### Assignment:
Locate the line containing "family: Petroicidae", then please write out that line and all the lines below it in the entries exactly.
═══ Data supplied ═══
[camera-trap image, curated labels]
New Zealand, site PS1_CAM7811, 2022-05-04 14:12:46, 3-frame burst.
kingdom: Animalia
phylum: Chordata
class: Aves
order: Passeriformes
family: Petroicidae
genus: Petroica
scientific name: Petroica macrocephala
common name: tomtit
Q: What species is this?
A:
═══
### Answer:
family: Petroicidae
genus: Petroica
scientific name: Petroica macrocephala
common name: tomtit
Q: What species is this?
A:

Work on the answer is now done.